3. Capture the sign-up/checkout page.
The page where you click "agree" often summarizes key terms (pricing, trial length, refund rights). Capture this too.
4. Save confirmation emails.
Post-signup emails often reference specific terms or promises. Keep these.
After You Discover Changes
If you already agreed and now suspect the terms have changed:
1. Capture the current terms immediately.
Even if they have already changed, documenting what they say now establishes that a modification occurred.
2. Check the Wayback Machine.
web.archive.org may have snapshots of the terms page from around the time you signed up. Capture any relevant archived versions forensically.
3. Search for cached versions.
Google Cache and other search engine caches may retain older versions.
4. Check your email.
Look for the original welcome email, confirmation, or any communication referencing specific terms.
5. Search community forums.
Other users may have discussed or quoted the original terms in forums, reviews, or social media posts.
6. Check your browser history.
Your browser may have timestamps showing when you accessed the terms page.
Building Your Case
Document the Timeline
- When you signed up (date and evidence of sign-up)
- What the terms said at that time (forensic capture or reconstructed evidence)
- When the terms changed (current terms show a "last updated" date)
- What specifically changed (side-by-side comparison)
- How the change harms you (lost money, lost features, lost rights)
Common Scenarios and Approaches
Subscription service raised prices without notice: Capture the current pricing page, locate your original sign-up confirmation showing the original price, and document any communications (or lack thereof) about the price change.
SaaS company removed features you were paying for: Capture the current feature page, find marketing materials or feature lists from when you subscribed, and document when features stopped working.
E-commerce site changed refund policy after purchase: Capture current refund terms, find your order confirmation referencing the original refund policy, and document your refund request and denial.
Service added forced arbitration clause: Capture current terms showing arbitration, document the original terms without it, and note that you were never meaningfully notified or given a chance to opt out.
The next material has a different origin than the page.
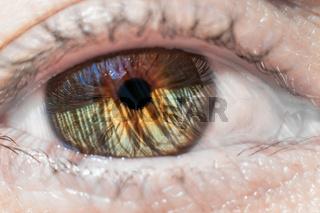 Auge Grossaufnahme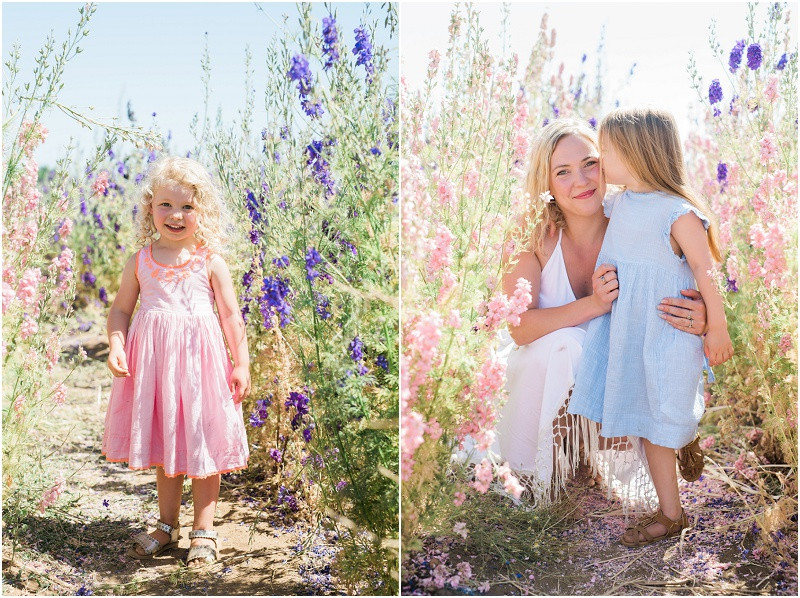 Confetti flower fields photo shoots children and their parents in a field of flowers grown for confetti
Preventive Strategies for Businesses and Consumers
For Consumers
- Capture terms at sign-up for any service where money or rights are involved
- Capture pricing pages before making purchase decisions
- Set calendar reminders to periodically re-capture terms for ongoing subscriptions
- Save all confirmation emails in a dedicated folder
- Monitor ToS change notifications (services like tosdr.org track some platforms)
For Businesses
- Capture competitor terms to prevent bait-and-switch accusations against your business
- Capture vendor terms when signing contracts with service providers
- Document partnership agreements with web captures of referenced online materials
- Maintain a terms archive for your own terms to demonstrate good faith
Legal Options When Terms Change
Depending on your jurisdiction and situation:
Breach of contract claim. If you can prove the original terms constituted a binding agreement and were modified without proper consent.
Consumer protection complaint. Many jurisdictions have unfair business practice laws that cover unilateral contract modifications.
Regulatory complaint. The FTC (US), CMA (UK), and equivalent bodies investigate deceptive business practices.
Class action. If many consumers were affected by the same change, collective action may be appropriate.
Chargeback. For credit card payments, you may be able to dispute charges based on services not as described.
Start Capturing Today
The lesson is simple: if you are agreeing to terms that affect your money, rights, or business, capture those terms the moment you agree. The thirty seconds it takes to create a forensic capture can save you months of dispute resolution — and gives you proof that cannot be challenged even after the company rewrites their entire website.